## Extrahierter Text
▬▬▬

Hatte jetzt gerade eben den PC wieder starten wollen. Hatte das USB Headset noch dran (vergessen abzumachen) und es ging wieder nicht. Dann 2-3  mal Reset gedrückt hat auch nicht gefunzt.

Dann hab ich vom Netzteil den Hauptschalter ausgemacht und wieder an und dann gings wieder.


----------



## Herbboy (30. November 2016)

Schneeerich schrieb:


> Doch, aber ist alles nicht gerade um die Ecke.
> 
> Hatte jetzt gerade eben den PC wieder starten wollen. Hatte das USB Headset noch dran (vergessen abzumachen) und es ging wieder nicht. Dann 2-3  mal Reset gedrückt hat auch nicht gefunzt.
> 
> Dann hab ich vom Netzteil den Hauptschalter ausgemacht und wieder an und dann gings wieder.


 aber ohne Headset geht es IMMER, oder hattest auch Probleme ohne angeschlossenes Headset? Kann man bei dem Headset eigentlich auch den USB-Teil weglassen und es an den normalen Onboard-Sound-Anschlüssen dranmachen?

▬▬▬

## Bereitgestellte Angaben
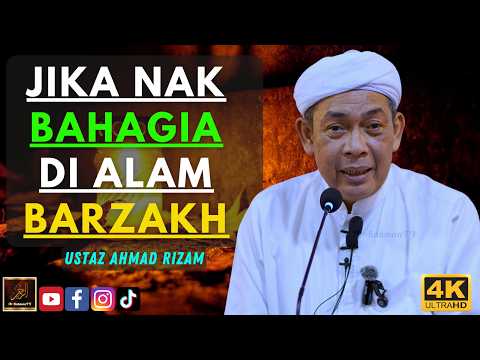 Ustaz Ahmad Rizam - JIKA NAK BAHAGIA DI ALAM BARZAKH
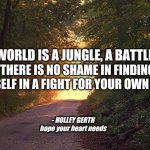 This world is a jungle | THIS WORLD IS A JUNGLE, A BATTLEFIELD. THERE IS NO SHAME IN FINDING YOURSELF IN A FIGHT FOR YOUR OWN HEART. - HOLLEY GERTH
hope your heart needs | image tagged in sunlit forest path | made w/ Imgflip meme maker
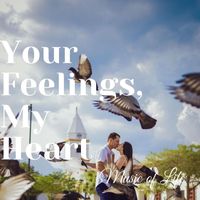 Music of Life - Your Feelings,  My Heart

▬▬▬

Setze den Forenthread über den PC, der mit angestecktem USB-Headset nicht startet, fort. Beginne direkt nach dem letzten gezeigten Satz.

----------



## Schneeerich (1. Dezember 2016)

Ja ohne headset gehts immer...bzw kann mich jetzt nicht dran erinnern dass es ohne headset mal nicht ging.

Doch kann man, aber dann hab ich nicht den 7.1. Surround Sound.

Werds dann wohl beim Booten einfach ablassen und nachträglich dranmachen.

Einmal kams aber auch vor, dass ich nach dem Zocken von BF1 normal aufm Desktop war und plötzlich nichts mehr ging. Ich konnt zwar noch auf den Arbeitsplatz doppelklicken, aber er öffnete sich nicht. Nach kurzer Zeit kam dann auch wieder die Meldung im DOS-Style dass kein Laufwerk erkannt wurde.


----------



## Herbboy (1. Dezember 2016)

Das mit dem BF1-Problem war aber mit Headset?

Wegen des 7.1-Sounds: das Headset hat ja nicht echtes 7.1, da sind also nicht im Kopfhörer eingebaut 7 "kleine Lautsprecher" und ein Mini-Sub, sondern technisch ist es nur ein Stereokopfhörer. "Echte" Surroundkopfhörer gibt es heutzutage fast gar keine mehr, da die Qualität durch den Mehraufwand beim Material bei gleichem Preis einfach viel schlechter als bei nem Stereomodell ist. Das 7.1 bei so einem USB-(Stereo)Headset wird nämlich einfach nur per Software simuliert. Das können aber auch viele Games von sich aus, probier das also mal aus, BF1 könnte das zB unterstützen. 

Und wenn ein Game es nicht kann: viele Mainboardsounds oder Soundkarten haben so eine Simulation mit in den Treibern dabei.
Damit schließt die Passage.